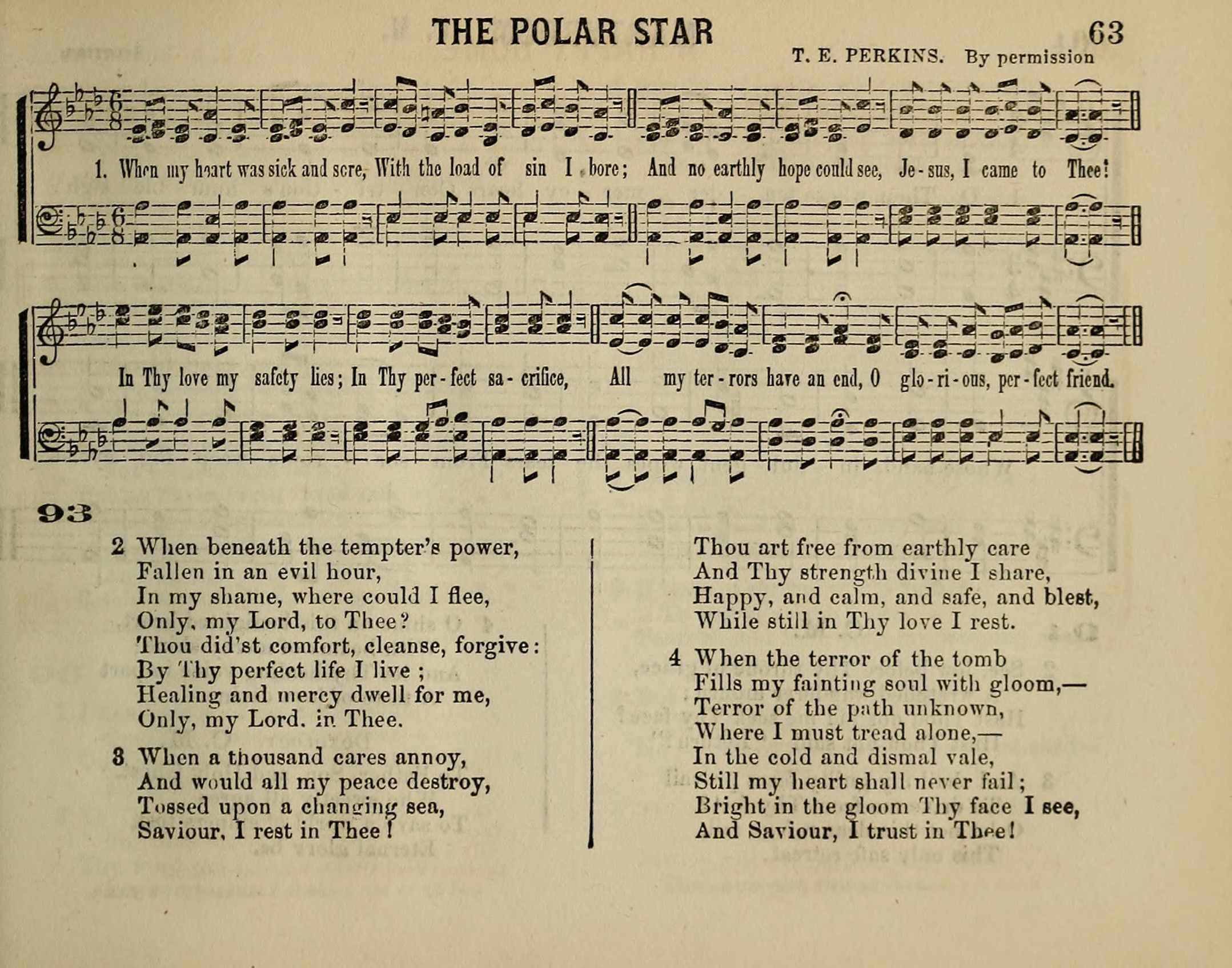 THE POLAR STAR

63

T. E. PERKINS. By permission

1. When my heart was sick and sore, With the load of sin I bore; And no earthly hope could see, Je-sus, I came to Thee!

In Thy love my safety lies; In Thy per-fect sa-crifice, All my ter-rors have an end, O glo-ri-ous, per-fect friend.

93

2 When beneath the tempter's power,
Fallen in an evil hour,
In my shame, where could I flee,
Only, my Lord, to Thee?
Thou did'st comfort, cleanse, forgive:
By Thy perfect life I live;
Healing and mercy dwell for me,
Only, my Lord, in Thee.

3 When a thousand cares annoy,
And would all my peace destroy,
Tossed upon a changing sea,
Saviour, I rest in Thee!
Thou art free from earthly care
And Thy strength divine I share,
Happy, and calm, and safe, and blest,
While still in Thy love I rest.

4 When the terror of the tomb
Fills my fainting soul with gloom,—
Terror of the path unknown,
Where I must tread alone,—
In the cold and dismal vale,
Still my heart shall never fail;
Bright in the gloom Thy face I see,
And Saviour, I trust in Thee!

PROMPT — Search the entries for the word "When" and gather every line where it appears.

SOLUTION FOR THIS TASK —
1. When my heart was sick and sore, With the load of sin I bore; And no earthly hope could see, Je-sus, I came to Thee!
2 When beneath the tempter's power,
3 When a thousand cares annoy,
4 When the terror of the tomb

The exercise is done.